Jerusalem, Nothing Special

The cover to Guy Delisle’s Jerusalem shows him sitting at the edge of a Muslim cemetery on the Mount of Olives facing the Golden Gate, the gate through which the Messiah is expected to enter the Holy City. One could see this image as a conjunction of faiths and a metaphor for all that Delisle encounters: the Palestinians (Muslims and Christians) in their graves; the door closed to any true understanding of the situation; the cartoonist sketching furiously in the foreground; all of them awaiting salvation.

Delisle presents himself as a blank slate, as devoid of any information as the doodle with which he represents himself; a surprise considering his comic travelogues through Shenzhen, Burma, and Pyongyang. At one point he even seems perplexed that while Israel and many of its citizens view Jerusalem as the capital, most countries only accord Tel Aviv that honor and situate their embassies accordingly. It’s almost as if television, the internet, and the Arab-Israeli wars had never occurred. In many ways, he’s like the guy sitting next to you on your bus tour of Israel, the one who knows next to nothing about the place he is visiting. Unlike most tourists, he has months to rectify his ignorance. How one feels about this is a matter of perspective and depends on what we expect from a reading experience.

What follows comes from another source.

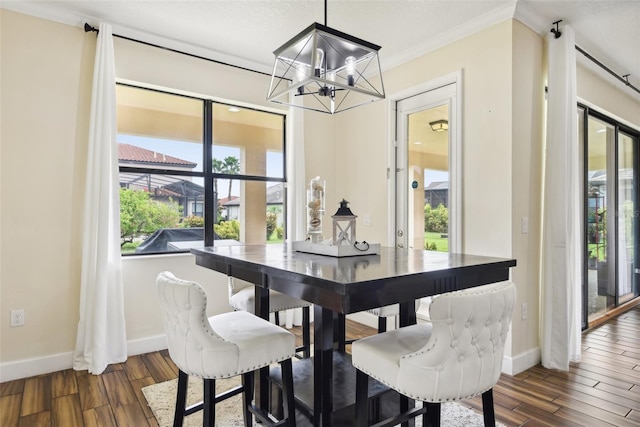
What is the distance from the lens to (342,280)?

The intention one suspects is to allow both Delisle and his readers to set off on a journey of discovery together—no back tracking, no overarching narrative omniscience, no real meaning—the gentle meandering rhythms of expatriate life distilled to several semi-significant and ordinary moments in time. The idea here being that what best signifies any city (even Jerusalem) is not its monuments, its festivals, or its tragedies (though these are give some space) but its commonness; the quotidian lives of its citizens—the parties, the daycare hang-ups, the shawarma encounter, the transportation stories, and the amusing anecdotes about Arab women. In place of discernment, Delisle offers affirmation and comfort, a year in the life of a cartoonist house husband whose partner is working with Médecins Sans Frontières (MSF). What little information we get is conveyed at a slow pace and is quite disconnected, taking on the fabric of directly recorded experience with little heed to the editorial mindset. It is very much an unvarnished journal comic, certainly not a guided tour or an essay much less an encyclopedic account on specific areas of interest. The author’s prose style, cultivated through years of travel writing, is plainer than his drawings: short, unpoetic, and unexamined.

His first substantial political encounter comes 38 pages in (there are a number of minor instances before this) when he visits a border crossing  and the West Bank barrier with Machsomwatch, an Israeli women’s peace movement. At the crossing, the crowd is large and slow moving, the Israeli guards fully armed for war and happy to allow their pictures to be taken. Almost inevitably, there is a misunderstanding and then tear gas and stone throwing. In attendance, the television crews and Delisle; both hopping on the same media treadmill (their’s faster, his slower) we’ve seen re-enacted over the years; the artist’s eye paralyzed, the reader’s mind and emotions unengaged—the bulk of these experiences freely available all year around to the tourist looking to cross from an Arab country into Israel. It made me wonder why he didn’t visit the duty free shop while he was there (I guess there wasn’t one at the crossing).

To be sure, Delisle is not opposed to painting himself in a bad light. His reaction to the arrival of his cleaning lady is irritation as she tips his blog creating activities into disarray. He throws a small tantrum and makes a frustrated phone call to his wife.

The comic under review is of course that “blog” or rather the result of that year of engagement; conveying all the daily grind of perpetual enforced communication in a tone strangely shy yet smug.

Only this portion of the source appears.